Etwa die Hälfte der umgeschlagenen Waren im Braunschweiger Hafen kommt oder geht ins  Ausland. Hierfür gehen die Waren über den Mittellandkanal nach Bremerhaven, Wilhelmshaven oder Hamburg und werden dort in Seeschiffe verladen oder eben umgekehrt. Ganz aktuell erreichen besonders viele Container aus China den Braunschweiger Hafen, beladen mit Baustoffen für die Batteriezellfabrik in Salzgitter. „Das sind schon Projekte, wo wir auch stolz drauf sind, ein Teil davon sein zu dürfen.“ Auch Teile für Windkraftanlagen und Großtransporte, die schlicht zu groß oder zu schwer sind für die Straße , erreichen die Region klassischerweise über den Braunschweiger Hafen.

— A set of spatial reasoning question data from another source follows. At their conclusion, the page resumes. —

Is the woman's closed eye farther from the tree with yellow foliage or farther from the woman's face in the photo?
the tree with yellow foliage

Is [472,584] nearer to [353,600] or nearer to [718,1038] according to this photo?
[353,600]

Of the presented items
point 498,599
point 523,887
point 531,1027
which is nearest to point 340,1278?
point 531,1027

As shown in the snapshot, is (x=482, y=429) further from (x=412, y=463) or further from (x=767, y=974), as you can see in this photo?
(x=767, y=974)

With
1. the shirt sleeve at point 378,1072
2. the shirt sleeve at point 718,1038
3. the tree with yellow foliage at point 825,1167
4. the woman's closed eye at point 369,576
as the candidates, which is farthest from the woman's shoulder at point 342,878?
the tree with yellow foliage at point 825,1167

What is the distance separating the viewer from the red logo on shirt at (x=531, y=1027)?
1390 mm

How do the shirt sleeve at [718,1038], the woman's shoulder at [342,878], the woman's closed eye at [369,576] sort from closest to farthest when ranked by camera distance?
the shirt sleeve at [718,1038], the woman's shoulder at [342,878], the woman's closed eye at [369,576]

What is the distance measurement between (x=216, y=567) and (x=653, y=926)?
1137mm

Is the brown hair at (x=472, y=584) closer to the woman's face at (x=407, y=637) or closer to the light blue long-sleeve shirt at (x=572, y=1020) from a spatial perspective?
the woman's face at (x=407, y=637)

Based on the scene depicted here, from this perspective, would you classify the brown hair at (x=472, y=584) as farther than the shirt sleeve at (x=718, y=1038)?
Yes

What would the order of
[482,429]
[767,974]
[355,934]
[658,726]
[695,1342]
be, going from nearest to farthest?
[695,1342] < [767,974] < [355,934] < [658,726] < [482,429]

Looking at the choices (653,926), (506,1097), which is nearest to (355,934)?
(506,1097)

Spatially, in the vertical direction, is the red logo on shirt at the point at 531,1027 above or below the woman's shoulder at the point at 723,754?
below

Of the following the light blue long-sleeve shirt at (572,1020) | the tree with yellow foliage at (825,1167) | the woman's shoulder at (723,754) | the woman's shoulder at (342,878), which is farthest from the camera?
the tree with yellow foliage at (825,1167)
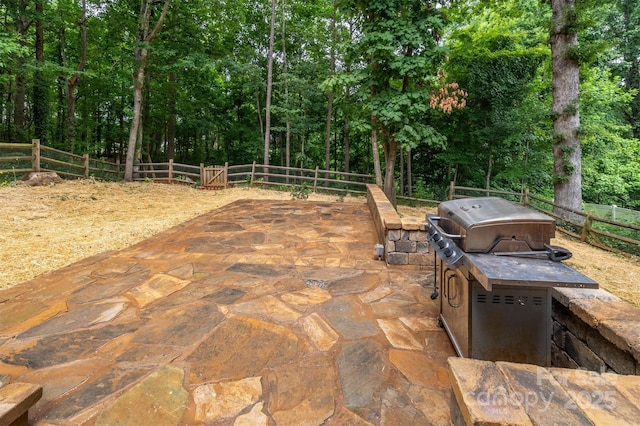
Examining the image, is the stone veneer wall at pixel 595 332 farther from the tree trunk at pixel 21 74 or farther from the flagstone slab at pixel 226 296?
the tree trunk at pixel 21 74

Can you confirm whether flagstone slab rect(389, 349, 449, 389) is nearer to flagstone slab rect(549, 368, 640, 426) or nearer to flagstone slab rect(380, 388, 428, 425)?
flagstone slab rect(380, 388, 428, 425)

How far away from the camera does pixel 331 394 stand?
1466 mm

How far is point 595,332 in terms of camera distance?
4.66ft

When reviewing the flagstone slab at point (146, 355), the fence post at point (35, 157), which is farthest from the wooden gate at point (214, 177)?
the flagstone slab at point (146, 355)

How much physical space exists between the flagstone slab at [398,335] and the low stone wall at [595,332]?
75cm

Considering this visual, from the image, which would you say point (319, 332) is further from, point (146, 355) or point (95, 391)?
point (95, 391)

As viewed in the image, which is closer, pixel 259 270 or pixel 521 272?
pixel 521 272

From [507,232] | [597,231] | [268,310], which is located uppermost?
[507,232]

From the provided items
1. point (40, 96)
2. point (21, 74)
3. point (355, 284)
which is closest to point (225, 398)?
point (355, 284)

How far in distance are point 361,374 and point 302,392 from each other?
1.08ft

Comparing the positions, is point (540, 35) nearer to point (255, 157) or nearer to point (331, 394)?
point (255, 157)

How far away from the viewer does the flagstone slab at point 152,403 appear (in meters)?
1.30

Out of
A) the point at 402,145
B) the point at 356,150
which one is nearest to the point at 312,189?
the point at 402,145

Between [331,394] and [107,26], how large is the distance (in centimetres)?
1726
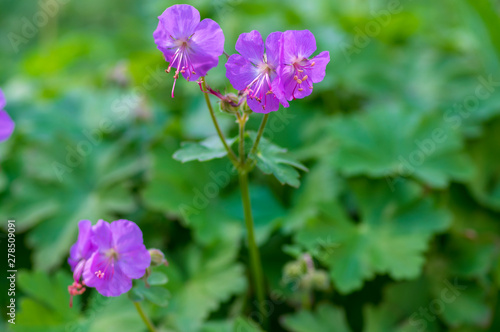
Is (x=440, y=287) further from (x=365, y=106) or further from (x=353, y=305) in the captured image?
(x=365, y=106)

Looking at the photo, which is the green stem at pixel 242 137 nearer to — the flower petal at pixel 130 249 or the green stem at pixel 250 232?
the green stem at pixel 250 232

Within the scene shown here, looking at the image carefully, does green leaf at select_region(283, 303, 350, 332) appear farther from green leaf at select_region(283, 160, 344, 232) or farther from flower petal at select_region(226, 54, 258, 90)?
flower petal at select_region(226, 54, 258, 90)

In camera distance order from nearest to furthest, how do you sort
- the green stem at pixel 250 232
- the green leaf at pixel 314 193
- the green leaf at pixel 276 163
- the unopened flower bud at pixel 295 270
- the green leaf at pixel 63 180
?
1. the green leaf at pixel 276 163
2. the green stem at pixel 250 232
3. the unopened flower bud at pixel 295 270
4. the green leaf at pixel 314 193
5. the green leaf at pixel 63 180

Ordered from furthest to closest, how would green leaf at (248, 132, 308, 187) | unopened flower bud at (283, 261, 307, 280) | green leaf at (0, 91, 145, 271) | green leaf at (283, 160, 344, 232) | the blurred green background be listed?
green leaf at (0, 91, 145, 271) < green leaf at (283, 160, 344, 232) < the blurred green background < unopened flower bud at (283, 261, 307, 280) < green leaf at (248, 132, 308, 187)

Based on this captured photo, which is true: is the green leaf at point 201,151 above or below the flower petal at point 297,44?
below

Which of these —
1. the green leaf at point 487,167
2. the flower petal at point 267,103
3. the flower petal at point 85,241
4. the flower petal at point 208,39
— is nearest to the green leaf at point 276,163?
the flower petal at point 267,103

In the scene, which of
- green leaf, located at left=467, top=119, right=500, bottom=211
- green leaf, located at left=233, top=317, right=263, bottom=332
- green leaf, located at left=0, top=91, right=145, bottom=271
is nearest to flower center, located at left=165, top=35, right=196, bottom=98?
green leaf, located at left=233, top=317, right=263, bottom=332

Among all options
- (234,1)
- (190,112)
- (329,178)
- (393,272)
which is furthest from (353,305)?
(234,1)
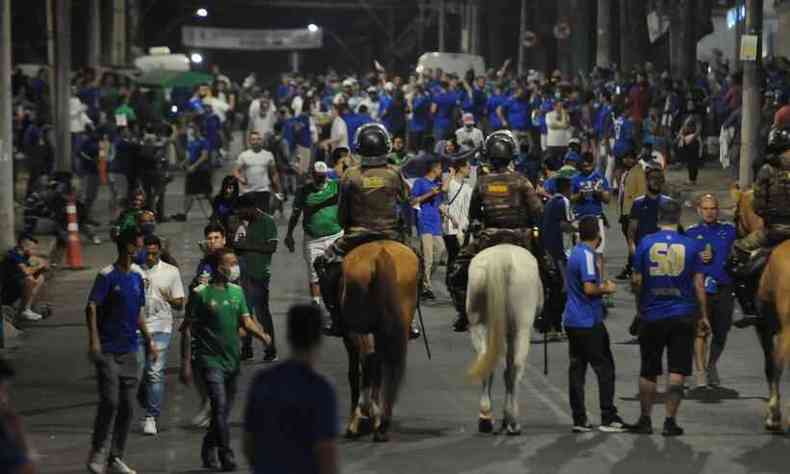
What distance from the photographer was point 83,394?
56.7 feet

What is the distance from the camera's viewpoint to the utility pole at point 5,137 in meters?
25.4

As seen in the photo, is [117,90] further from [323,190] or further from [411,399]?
[411,399]

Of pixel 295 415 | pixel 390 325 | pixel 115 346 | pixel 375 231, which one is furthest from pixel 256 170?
pixel 295 415

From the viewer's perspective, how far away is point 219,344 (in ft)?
44.9

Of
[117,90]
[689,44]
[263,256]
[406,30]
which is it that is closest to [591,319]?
[263,256]

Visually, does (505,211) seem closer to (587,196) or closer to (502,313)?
(502,313)

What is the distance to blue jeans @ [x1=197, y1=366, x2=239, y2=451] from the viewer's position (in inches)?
527

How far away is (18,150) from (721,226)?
70.3ft

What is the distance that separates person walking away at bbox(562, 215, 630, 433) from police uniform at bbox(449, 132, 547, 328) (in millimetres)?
494

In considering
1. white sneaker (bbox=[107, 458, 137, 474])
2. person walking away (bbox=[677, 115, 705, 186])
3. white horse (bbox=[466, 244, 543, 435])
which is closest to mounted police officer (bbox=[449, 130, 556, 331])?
white horse (bbox=[466, 244, 543, 435])

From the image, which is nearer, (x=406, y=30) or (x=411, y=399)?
(x=411, y=399)

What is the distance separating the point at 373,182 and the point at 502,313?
145cm

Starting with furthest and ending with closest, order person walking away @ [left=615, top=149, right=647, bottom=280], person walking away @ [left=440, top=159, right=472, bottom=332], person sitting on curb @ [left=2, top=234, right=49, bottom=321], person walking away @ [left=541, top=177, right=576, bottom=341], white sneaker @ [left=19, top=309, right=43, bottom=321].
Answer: person walking away @ [left=615, top=149, right=647, bottom=280] → person walking away @ [left=440, top=159, right=472, bottom=332] → white sneaker @ [left=19, top=309, right=43, bottom=321] → person sitting on curb @ [left=2, top=234, right=49, bottom=321] → person walking away @ [left=541, top=177, right=576, bottom=341]

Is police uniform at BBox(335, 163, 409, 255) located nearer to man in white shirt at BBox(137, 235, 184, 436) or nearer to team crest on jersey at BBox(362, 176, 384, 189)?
team crest on jersey at BBox(362, 176, 384, 189)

Hafen Braunschweig: Kein Ort für Touristen

Das der Braunschweiger Hafen ein Industriehafen ist, wird bei einem Rundgang deutlich spürbar. Gemütliche Cafés oder Sitzmöglichkeiten am Wasser sucht man vergebens. Dies ist jedoch auch gar nicht erwünscht, erklärt Jens Hohls. Touristen würden den Warenverkehr eher behindern. Zum 90-jährigen Jubiläum möchte sich der Hafen trotzdem einem breiteren Publikum öffnen und plant aktuell in Kooperation mit der Stadt eine Ausstellung in der Fußgängerzone. Ich für meinen Teil bin durch meinen Besuch trotzdem deutlich schlauer geworden und weiß nun nicht nur, dass Braunschweig einen Hafen hat, sondern auch, welche Güter hier umgeschlagen werden. Der Besuch hat sich daher auf alle Fälle gelohnt.